Excerpts from a spatial data set
++++++++
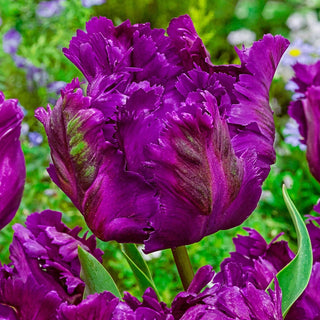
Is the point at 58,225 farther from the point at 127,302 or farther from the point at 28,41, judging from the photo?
the point at 28,41

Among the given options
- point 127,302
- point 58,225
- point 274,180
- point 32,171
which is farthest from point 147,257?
point 127,302

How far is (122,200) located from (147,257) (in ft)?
3.45

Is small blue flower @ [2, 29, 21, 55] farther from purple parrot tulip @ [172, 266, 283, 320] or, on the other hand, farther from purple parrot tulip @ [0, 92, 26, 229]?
purple parrot tulip @ [172, 266, 283, 320]

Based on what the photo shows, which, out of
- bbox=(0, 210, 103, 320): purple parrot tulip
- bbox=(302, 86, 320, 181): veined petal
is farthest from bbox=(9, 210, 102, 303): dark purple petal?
bbox=(302, 86, 320, 181): veined petal

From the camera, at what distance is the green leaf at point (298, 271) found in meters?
0.44

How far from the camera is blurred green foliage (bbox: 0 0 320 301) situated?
4.78 feet

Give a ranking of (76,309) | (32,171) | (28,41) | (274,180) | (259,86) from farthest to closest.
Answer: (28,41) < (32,171) < (274,180) < (259,86) < (76,309)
++++++++
Please return every one of the records above word for word, omitting the pictures.

Written reply
Is the point at 58,225 farther from the point at 127,302 or farther from the point at 28,41, judging from the photo?
the point at 28,41

Among the given options
- point 127,302
- point 58,225
- point 274,180
- point 32,171
which is farthest from point 147,257?
point 127,302

How far is (122,200) located from (147,257) (in ft)?
3.45

Is small blue flower @ [2, 29, 21, 55] farther from purple parrot tulip @ [172, 266, 283, 320] or, on the other hand, farther from purple parrot tulip @ [0, 92, 26, 229]?
purple parrot tulip @ [172, 266, 283, 320]

Based on what the photo shows, which, out of
- bbox=(0, 210, 103, 320): purple parrot tulip
- bbox=(302, 86, 320, 181): veined petal
is farthest from bbox=(9, 210, 102, 303): dark purple petal?
bbox=(302, 86, 320, 181): veined petal

From the camera, at what distance is the green leaf at point (298, 271) found in meters?
0.44

How far from the camera is blurred green foliage (bbox: 0 0 320 301) situated?
4.78 feet

Give a ranking of (76,309) | (32,171) | (28,41) | (274,180) | (259,86) from farthest to closest.
Answer: (28,41) < (32,171) < (274,180) < (259,86) < (76,309)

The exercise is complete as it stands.